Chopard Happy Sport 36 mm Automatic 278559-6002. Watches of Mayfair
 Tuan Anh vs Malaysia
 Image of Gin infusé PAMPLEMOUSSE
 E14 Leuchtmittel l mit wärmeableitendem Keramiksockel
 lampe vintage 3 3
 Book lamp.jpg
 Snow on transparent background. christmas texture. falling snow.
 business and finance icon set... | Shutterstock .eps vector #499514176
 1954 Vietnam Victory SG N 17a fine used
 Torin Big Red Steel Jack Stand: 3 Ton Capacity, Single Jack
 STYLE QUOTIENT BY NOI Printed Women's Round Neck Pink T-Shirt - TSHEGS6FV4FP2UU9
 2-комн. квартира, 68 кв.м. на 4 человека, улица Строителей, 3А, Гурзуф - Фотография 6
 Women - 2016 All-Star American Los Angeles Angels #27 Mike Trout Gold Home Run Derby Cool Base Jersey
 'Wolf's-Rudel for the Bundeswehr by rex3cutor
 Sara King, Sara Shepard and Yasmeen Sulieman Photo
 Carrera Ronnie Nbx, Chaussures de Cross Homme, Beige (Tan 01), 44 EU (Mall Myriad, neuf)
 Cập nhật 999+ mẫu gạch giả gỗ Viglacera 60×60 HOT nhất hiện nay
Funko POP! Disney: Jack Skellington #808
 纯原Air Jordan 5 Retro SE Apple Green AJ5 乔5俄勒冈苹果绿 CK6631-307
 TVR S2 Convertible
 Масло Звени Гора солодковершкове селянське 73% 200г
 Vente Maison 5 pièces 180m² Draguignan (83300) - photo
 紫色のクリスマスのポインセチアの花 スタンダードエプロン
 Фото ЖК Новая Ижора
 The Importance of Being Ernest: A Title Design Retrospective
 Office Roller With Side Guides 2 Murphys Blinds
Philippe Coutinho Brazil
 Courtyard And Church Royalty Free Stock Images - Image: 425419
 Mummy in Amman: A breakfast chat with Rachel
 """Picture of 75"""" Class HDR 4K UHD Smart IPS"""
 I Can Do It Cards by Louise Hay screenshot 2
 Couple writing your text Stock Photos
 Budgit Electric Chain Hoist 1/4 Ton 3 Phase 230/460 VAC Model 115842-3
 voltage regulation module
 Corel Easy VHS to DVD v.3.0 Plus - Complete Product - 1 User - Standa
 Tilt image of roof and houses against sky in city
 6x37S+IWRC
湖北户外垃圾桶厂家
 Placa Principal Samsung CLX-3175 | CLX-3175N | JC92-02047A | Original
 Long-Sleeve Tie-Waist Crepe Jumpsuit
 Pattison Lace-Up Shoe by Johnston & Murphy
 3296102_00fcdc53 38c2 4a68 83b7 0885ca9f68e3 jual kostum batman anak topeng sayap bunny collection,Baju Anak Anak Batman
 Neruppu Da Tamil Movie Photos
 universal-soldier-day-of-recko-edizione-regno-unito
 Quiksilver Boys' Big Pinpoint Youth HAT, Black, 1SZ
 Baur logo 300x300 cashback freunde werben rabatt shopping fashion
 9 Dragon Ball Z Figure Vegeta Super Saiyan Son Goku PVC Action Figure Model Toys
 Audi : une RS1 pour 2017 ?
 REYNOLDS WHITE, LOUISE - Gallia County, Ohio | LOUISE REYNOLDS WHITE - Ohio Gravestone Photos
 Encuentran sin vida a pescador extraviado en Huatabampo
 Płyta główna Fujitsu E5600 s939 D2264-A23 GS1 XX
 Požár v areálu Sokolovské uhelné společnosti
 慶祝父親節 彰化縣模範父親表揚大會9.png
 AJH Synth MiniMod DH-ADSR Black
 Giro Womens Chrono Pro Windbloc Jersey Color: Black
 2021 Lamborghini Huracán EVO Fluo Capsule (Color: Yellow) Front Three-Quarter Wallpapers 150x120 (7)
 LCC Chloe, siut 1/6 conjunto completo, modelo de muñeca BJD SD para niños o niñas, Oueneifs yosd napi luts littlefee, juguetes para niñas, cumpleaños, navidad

......

__Instructions to follow__: Taking the line with "Vente Maison 5" as the first and the line with "Courtyard And Church" as the last, retype that stretch of the data above exactly, with no other lines.

__Reply__:
 Vente Maison 5 pièces 180m² Draguignan (83300) - photo
 紫色のクリスマスのポインセチアの花 スタンダードエプロン
 Фото ЖК Новая Ижора
 The Importance of Being Ernest: A Title Design Retrospective
 Office Roller With Side Guides 2 Murphys Blinds
Philippe Coutinho Brazil
 Courtyard And Church Royalty Free Stock Images - Image: 425419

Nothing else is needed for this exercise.